Nous péchons par orgueil en croyant que sans nous les enfants seraient perdus, désorientés et incapables de trouver des occupations : ils ne se limitent pas à réagir, mais agissent. En leur donnant le temps de choisir, de faire, d’organiser, de se tromper, de se corriger et de bouger, nous apprenons à les connaître et, en même temps, nous leur permettons de grandir en indépendance et d’être les acteurs de leur propre développement. Qui doit préparer cet environnement ? Bien sûr l’adulte. Et pour que ce travail d’aménagement de l’environnement et de mise à disposition de matériaux soit précis et efficace, il faut de la patience. Lorsque l’enfant se comporte de manière inappropriée, gaspillent son énergie, maltraitent le matériel, manifestent de la colère, de l’ennui ou de la frustration, cela signifie que dans l’environnement (physique, émotionnel, normatif, relationnel) quelque chose ne fonctionne pas. Pas chez l’enfant, mais dans l’environnement.

De quoi a-t-il besoin ?

Anna a 2 ans et court souvent dans les pièces en tenant des couverts à la main. C’est une activité problématique, car dangereuse et peu hygiénique. En observant la fillette, nous remarquons que c’est le tiroir qui attire son attention. Elle l’ouvre et le referme à plusieurs reprises, prend ce qu’il contient et le porte avec elle. Et si le tiroir contenait d’autres objets ? Moins dangereux ? Ou si nous orientions son attention vers un autre tiroir ? Anna pourrait satisfaire son besoin légitime dans des conditions sûres et acceptables.

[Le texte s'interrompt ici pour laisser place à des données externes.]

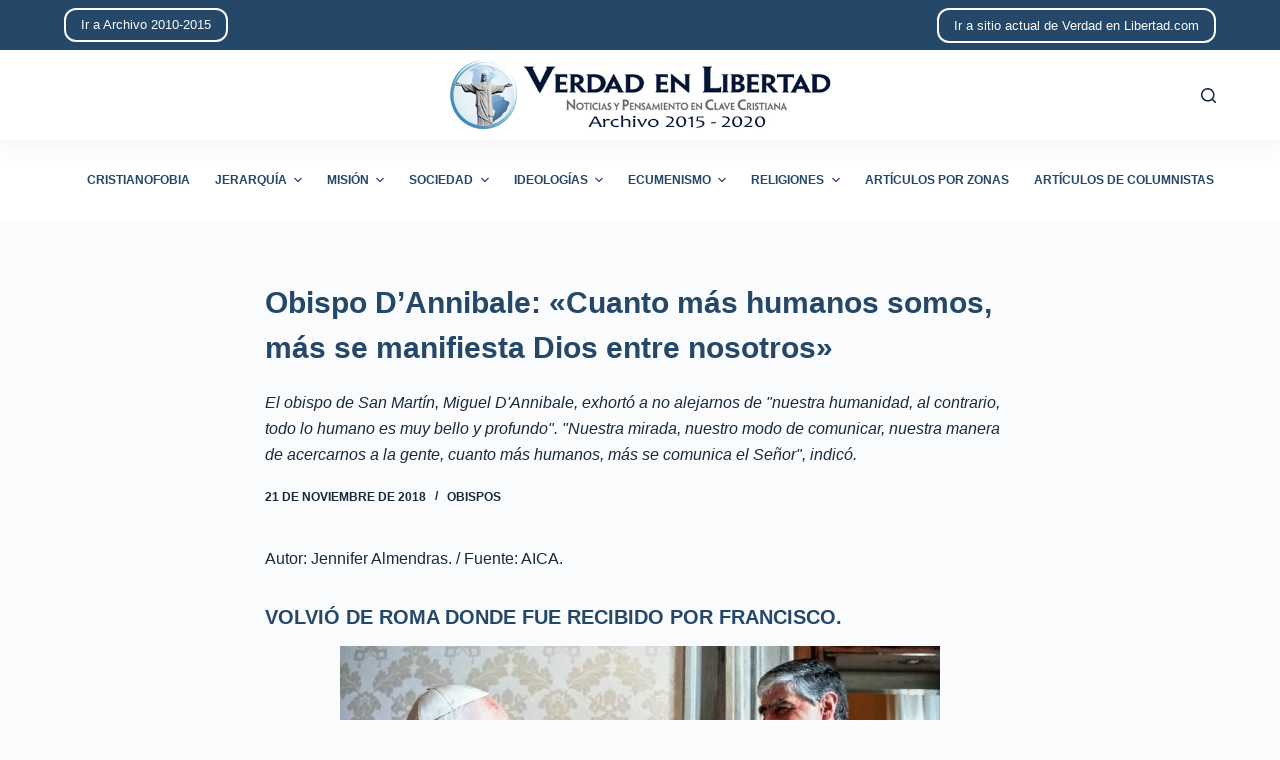

--- FILE ---
content_type: text/css
request_url: http://archivo-2015-2020.verdadenlibertad.com/wp-content/plugins/ebp-addapost/public/css/ebp-addapost-public.css?ver=1.0.0
body_size: 130
content:
/**
 * All of the CSS for your public-facing functionality should be
 * included in this file.
 */
.imgpost{text-align: center;}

Seule l’observation peut nous aider à trouver la solution. Observer signifie s’abstenir pendant quelque temps d’agir, s’accorder un espace à partir duquel regarder son enfant pendant qu’il agit. Que fait-il ? Que cherche-t-il ? De quoi a-t-il besoin ? Qu’est-ce qui le met en colère ? Comment se met-il en danger ? En répondant à ces questions, on identifie où il faut intervenir. Plutôt que de demander à l’enfant de se comporter différemment, on modifie l’environnement pour le rendre plus adapté à ses besoins, et l’on oriente ainsi ses actions de manière indirecte : ce sera lui, le protagoniste du changement.